• What is needed:
Identify every line in the listing below that contains the word "overall" and copy each such line in full.

• Material provided:
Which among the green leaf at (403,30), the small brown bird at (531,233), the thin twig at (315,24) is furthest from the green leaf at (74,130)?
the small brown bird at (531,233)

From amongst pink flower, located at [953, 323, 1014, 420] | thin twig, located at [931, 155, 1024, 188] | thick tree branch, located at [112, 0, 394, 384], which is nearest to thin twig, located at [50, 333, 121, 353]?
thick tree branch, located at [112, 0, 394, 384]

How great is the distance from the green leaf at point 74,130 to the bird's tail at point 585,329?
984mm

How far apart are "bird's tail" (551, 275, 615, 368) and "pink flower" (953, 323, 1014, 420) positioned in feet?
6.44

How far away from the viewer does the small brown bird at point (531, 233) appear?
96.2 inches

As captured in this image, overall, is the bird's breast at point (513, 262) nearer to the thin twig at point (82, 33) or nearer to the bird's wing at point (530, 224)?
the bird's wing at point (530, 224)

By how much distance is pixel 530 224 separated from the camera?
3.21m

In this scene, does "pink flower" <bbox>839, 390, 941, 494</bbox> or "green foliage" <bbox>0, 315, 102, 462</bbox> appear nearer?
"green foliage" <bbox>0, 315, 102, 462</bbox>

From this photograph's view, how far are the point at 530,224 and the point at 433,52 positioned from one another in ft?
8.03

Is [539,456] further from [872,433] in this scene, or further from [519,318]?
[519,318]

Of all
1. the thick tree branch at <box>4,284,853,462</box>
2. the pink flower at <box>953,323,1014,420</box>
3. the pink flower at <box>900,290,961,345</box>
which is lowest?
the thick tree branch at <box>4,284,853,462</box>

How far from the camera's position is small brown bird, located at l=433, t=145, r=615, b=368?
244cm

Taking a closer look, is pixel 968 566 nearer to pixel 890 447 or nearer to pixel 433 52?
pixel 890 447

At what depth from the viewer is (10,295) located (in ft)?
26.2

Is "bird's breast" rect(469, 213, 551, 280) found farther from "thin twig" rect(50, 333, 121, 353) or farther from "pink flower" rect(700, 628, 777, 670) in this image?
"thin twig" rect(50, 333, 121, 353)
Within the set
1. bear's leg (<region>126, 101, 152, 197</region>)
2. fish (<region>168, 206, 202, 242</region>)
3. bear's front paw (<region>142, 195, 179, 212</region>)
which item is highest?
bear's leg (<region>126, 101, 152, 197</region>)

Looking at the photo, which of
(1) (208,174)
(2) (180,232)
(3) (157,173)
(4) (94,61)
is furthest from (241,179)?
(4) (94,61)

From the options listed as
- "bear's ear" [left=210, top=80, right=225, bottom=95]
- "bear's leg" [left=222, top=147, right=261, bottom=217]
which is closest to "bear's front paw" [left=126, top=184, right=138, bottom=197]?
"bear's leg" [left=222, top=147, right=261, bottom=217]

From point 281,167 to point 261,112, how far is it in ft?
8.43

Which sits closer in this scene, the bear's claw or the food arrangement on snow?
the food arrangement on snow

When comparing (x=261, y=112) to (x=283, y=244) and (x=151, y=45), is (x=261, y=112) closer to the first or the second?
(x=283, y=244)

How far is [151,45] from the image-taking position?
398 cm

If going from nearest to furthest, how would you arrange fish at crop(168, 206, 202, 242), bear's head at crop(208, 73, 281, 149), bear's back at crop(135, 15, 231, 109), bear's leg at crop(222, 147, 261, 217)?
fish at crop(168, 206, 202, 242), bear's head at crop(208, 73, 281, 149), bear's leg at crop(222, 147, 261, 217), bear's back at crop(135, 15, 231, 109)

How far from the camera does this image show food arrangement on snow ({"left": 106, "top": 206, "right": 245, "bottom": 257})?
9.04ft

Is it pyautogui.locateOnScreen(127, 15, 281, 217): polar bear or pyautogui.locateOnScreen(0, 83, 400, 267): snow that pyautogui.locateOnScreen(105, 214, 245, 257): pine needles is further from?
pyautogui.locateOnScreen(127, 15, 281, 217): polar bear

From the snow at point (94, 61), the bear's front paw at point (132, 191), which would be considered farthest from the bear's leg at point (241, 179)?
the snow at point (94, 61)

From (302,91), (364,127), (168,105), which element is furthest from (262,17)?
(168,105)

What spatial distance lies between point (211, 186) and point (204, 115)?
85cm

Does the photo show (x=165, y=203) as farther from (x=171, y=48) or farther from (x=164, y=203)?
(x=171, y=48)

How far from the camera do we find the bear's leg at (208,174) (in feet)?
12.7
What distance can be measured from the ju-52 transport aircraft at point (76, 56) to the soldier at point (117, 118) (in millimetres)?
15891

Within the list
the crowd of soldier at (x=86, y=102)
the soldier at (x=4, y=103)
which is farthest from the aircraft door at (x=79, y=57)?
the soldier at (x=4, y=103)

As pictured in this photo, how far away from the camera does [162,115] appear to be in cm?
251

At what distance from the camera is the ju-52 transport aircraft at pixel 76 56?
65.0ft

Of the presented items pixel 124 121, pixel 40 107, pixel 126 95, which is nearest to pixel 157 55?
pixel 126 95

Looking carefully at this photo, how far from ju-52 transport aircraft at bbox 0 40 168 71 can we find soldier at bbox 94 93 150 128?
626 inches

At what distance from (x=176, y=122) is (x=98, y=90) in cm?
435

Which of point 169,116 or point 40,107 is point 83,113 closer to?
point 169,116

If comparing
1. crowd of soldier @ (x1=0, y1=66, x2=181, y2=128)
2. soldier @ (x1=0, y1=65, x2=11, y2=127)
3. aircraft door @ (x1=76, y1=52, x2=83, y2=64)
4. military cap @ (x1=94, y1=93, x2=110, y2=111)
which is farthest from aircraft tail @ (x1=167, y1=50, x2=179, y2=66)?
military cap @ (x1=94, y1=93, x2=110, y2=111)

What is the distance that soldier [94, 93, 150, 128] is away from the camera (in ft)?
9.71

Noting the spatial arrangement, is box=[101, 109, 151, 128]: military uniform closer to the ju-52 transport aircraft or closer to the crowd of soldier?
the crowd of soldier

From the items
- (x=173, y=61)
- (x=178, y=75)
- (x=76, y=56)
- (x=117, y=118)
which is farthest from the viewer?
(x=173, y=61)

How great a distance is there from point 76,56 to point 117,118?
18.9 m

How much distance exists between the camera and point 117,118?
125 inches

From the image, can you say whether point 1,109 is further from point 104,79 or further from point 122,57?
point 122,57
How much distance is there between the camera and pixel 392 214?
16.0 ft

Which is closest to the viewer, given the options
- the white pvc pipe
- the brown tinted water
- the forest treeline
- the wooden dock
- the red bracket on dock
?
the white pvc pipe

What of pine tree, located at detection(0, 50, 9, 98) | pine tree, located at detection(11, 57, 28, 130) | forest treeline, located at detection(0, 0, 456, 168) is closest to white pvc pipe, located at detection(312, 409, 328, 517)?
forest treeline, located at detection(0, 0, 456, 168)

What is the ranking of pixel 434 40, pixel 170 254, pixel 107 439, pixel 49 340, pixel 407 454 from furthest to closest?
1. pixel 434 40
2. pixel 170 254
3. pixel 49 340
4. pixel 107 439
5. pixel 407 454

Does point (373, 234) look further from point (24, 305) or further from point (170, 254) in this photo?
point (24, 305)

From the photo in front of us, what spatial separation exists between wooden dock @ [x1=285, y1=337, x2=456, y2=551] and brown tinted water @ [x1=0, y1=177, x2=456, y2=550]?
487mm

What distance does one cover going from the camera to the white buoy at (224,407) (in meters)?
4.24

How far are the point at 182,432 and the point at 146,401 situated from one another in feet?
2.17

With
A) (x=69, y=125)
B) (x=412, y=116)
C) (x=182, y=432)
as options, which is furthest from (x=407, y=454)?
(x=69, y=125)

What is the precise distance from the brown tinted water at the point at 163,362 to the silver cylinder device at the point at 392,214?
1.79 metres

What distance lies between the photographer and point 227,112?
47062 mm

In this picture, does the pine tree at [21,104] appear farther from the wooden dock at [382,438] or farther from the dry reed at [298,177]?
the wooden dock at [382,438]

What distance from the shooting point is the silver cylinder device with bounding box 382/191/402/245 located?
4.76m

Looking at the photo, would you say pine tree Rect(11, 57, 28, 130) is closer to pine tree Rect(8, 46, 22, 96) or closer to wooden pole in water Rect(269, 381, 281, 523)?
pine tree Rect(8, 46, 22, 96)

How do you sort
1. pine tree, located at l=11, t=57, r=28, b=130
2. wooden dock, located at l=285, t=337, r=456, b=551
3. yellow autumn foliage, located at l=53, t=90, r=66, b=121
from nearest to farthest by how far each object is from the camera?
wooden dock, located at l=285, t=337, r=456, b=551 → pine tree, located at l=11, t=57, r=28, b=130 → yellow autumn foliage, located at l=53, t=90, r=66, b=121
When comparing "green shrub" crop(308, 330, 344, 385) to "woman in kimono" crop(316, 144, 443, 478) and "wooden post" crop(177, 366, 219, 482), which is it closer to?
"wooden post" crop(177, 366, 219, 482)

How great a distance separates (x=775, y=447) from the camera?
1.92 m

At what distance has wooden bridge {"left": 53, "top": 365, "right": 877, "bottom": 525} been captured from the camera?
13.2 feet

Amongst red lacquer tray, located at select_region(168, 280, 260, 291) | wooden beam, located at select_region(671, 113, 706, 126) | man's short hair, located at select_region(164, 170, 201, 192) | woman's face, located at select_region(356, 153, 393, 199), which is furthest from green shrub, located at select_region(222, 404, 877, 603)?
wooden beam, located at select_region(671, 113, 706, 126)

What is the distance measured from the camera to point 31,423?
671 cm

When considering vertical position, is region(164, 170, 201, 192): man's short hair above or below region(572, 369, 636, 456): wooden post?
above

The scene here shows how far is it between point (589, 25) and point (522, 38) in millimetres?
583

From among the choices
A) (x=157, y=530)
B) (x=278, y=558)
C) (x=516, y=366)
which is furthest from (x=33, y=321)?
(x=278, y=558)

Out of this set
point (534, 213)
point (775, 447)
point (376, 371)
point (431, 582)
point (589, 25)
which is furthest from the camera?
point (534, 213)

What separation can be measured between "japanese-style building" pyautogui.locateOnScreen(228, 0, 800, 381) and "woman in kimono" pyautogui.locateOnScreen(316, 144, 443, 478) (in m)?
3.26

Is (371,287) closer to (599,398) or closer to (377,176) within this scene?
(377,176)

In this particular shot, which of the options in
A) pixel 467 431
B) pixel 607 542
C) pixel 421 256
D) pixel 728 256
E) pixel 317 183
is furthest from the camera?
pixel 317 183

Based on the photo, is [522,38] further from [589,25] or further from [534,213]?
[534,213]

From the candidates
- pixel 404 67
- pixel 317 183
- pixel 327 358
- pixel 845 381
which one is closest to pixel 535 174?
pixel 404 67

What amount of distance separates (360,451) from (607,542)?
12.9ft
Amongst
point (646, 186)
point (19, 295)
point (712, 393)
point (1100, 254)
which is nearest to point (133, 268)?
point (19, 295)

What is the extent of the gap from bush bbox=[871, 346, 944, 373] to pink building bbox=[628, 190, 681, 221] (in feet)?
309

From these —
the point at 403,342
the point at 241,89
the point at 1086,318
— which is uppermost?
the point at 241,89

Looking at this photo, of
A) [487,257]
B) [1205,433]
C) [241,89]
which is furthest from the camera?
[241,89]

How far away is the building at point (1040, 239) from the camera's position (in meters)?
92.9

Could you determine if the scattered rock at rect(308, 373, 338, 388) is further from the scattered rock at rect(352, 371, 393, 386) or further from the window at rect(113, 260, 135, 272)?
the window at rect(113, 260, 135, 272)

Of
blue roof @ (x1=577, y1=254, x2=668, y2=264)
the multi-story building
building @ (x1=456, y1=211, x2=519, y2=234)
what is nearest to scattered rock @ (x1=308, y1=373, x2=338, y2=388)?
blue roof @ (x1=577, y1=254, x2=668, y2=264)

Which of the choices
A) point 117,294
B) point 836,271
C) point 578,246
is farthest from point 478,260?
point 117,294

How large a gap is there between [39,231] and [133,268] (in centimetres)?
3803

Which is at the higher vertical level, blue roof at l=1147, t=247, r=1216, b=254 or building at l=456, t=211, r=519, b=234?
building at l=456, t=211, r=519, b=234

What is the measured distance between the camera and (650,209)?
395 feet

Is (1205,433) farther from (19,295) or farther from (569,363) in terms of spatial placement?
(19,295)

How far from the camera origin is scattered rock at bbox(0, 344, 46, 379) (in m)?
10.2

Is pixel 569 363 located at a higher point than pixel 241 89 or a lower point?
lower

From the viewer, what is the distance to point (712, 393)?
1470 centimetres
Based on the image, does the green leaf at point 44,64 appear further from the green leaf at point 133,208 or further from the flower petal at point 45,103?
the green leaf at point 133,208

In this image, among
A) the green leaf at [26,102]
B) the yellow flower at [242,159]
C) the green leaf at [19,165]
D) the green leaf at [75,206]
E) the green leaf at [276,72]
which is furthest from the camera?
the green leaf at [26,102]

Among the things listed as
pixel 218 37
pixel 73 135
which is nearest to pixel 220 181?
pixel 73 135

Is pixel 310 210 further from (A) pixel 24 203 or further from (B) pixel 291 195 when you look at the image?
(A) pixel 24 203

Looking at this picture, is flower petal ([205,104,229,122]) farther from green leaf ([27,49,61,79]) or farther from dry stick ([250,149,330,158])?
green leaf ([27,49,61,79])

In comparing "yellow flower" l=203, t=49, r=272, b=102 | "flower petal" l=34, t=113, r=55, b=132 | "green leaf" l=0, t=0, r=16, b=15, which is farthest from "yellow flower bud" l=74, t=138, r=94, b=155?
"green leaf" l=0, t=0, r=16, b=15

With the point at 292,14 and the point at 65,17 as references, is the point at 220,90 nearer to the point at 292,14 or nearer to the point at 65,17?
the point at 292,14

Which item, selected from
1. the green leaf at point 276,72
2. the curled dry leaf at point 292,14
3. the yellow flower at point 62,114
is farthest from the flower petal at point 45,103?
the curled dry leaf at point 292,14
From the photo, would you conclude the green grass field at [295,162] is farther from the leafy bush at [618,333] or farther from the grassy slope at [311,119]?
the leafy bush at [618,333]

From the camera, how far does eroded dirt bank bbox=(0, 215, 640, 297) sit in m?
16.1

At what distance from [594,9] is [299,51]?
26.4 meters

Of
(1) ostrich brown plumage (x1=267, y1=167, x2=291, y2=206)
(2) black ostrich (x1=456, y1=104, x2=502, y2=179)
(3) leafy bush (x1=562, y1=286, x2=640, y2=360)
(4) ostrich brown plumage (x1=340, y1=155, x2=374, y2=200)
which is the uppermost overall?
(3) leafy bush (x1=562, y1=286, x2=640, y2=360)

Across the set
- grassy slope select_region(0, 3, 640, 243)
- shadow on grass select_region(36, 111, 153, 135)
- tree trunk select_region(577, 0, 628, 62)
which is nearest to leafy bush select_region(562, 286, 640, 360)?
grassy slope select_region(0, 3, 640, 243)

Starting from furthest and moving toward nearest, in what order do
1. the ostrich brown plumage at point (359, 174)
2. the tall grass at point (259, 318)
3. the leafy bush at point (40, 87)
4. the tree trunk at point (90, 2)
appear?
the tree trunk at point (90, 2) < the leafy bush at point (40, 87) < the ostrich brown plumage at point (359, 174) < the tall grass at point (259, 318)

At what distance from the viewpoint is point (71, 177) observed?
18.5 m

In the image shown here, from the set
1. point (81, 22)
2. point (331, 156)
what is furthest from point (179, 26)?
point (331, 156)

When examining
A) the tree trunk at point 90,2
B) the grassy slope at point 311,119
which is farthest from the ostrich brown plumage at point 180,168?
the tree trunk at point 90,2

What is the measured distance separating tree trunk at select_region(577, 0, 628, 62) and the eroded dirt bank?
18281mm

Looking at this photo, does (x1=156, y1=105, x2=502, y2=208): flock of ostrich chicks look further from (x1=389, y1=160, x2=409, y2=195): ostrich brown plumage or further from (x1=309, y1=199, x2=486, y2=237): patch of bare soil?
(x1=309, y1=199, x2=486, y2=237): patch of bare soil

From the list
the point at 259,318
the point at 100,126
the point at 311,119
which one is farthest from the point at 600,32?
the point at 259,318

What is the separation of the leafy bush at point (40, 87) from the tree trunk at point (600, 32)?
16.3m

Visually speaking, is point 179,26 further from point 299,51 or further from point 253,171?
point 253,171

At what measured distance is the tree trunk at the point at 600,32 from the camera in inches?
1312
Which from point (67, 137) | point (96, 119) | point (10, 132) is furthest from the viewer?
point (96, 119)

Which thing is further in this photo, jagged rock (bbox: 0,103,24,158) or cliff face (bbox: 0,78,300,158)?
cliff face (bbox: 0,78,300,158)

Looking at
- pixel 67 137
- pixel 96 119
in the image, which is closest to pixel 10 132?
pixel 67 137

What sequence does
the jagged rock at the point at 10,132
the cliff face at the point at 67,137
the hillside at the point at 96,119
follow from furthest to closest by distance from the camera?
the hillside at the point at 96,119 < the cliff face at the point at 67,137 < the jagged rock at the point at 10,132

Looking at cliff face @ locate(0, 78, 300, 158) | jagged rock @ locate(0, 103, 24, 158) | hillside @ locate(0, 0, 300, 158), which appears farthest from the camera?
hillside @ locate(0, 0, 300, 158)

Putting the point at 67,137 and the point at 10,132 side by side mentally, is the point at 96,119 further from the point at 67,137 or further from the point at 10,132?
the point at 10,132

• Correct result:
As captured in this image, overall, is the bird's breast at point (513, 262) nearer to the thin twig at point (82, 33) or nearer to the bird's wing at point (530, 224)?
which is the uppermost overall?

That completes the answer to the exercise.